Spending winters in the mountains with nothing but white snow on all sides can be quite relaxing. For those wanting an adrenaline rush, the snow is a great place to go skiing, snowboarding and even having snowball fights. However, being on the slopes means one has to constantly be alert if they don’t want to get caught in an avalanche. The rapid descent of snow may seem harmless, but it can cause a lot of damage to life and property. This is why understanding of avalanches is necessary for those fond of spending their luxury time in the mountains.
On any slope, the snow is piled up and supported by a snow-pack. It keeps the snow from tumbling down all the time. Avalanches occur when the snow-pack starts to weaken and allows the buildup of snow to be released. Small avalanches are generally made up of ice, snow and air. The larger ones comprise of rocks, trees, debris and even mud that is resting on the lower slopes. Contrary to belief, these snow slides are not random events that occur without any warning signs. Winter season is when they are most common, often brought on after a large storm in the area. Rainfall and sleet also tend to be responsible for avalanches in the summer and monsoon season.
Types Of Avalanche
1.Loose Snow Avalanches: First of these are the Loose Snow Avalanches. They are common on steep slopes and are seen after a fresh snowfall. Since the snow does not have time to settle down fully or has been made loose by sunlight, the snow-pack is not very solid. Such avalanches have a single point of origin, from where they widen as they travel down the slope.

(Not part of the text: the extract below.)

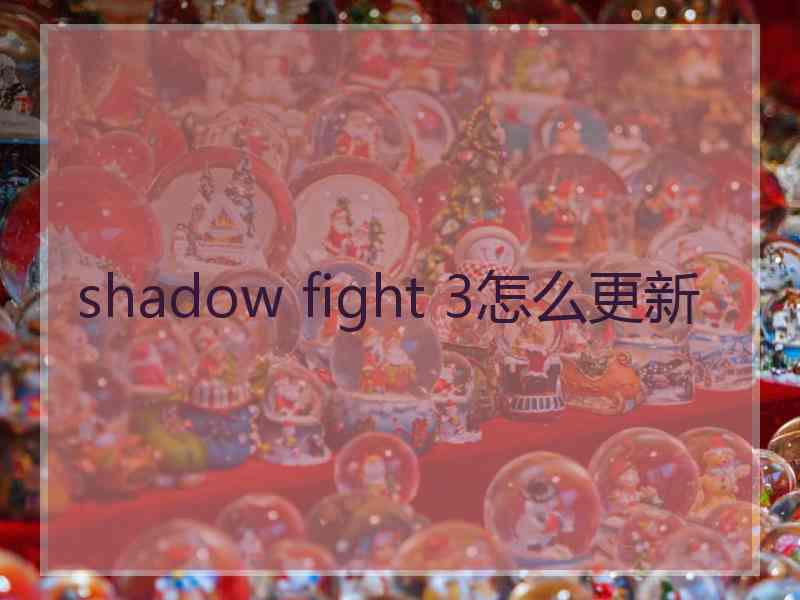 shadow fight 3怎么更新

2. Slab Avalanches: Loose Snow Avalanches in turn could cause a Slab Avalanche, which are characterized by a the fall of a large block of ice down the slopes. Thin slabs cause fairly small amounts of damage, while the thick ones are responsible for many fatalities.

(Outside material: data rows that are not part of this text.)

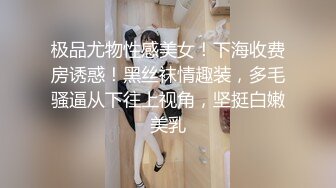 泄密“我是奔着结婚才在一起的”全程有对话，洋气学生妹与男友开房露脸性爱自拍被曝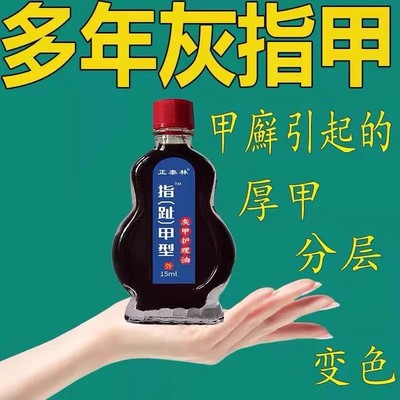 灰指甲专用药快速去顽固亮甲灰甲增厚脱甲软甲膏抑菌液油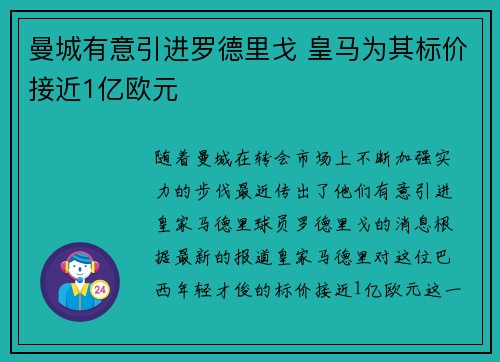 曼城有意引进罗德里戈 皇马为其标价接近1亿欧元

3. Powder Snow Avalanches: Powder Snow Avalanches are a mix of the other forms, Loose Snow and Slab. The bottom half of this avalanche consists of a slab or a dense concentration of snow, ice and air. Above this is a cloud of powdered snow, which can snowball into a larger avalanche as it progresses down the slope. The speed attained by this avalanche can cross 190 miles per hour and they can cross large distances.

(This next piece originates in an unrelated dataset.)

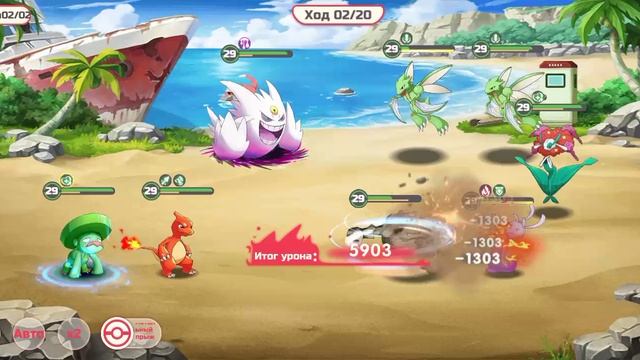 Повелители Покемонов ( новый покемон). 30 уровень смотреть онлайн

4. Wet Snow Avalanches: Finally, there are Wet Snow Avalanches. These are quite dangerous as they travel slowly due to friction, which collects debris from the path fairly easily. The avalanche comprises of water and snow at the beginning, but an understanding of avalanches has shown us that it can pick up speed with ease.
Causes Of Avalanche
Snowstorm And Wind Direction:
Heavy snowstorms are more likely to cause Avalanches. The 24 hours after a storm are considered to be the most critical. Wind normally blows from one side of the slope of mountain to another side. While blowing up, it will scour snow off the surface which can overhang a mountain.
Heavy snowfall is the first, since it deposits snow in unstable areas and puts pressure on the snow-pack. Precipitation during the summer months is the leading cause of wet snow avalanches.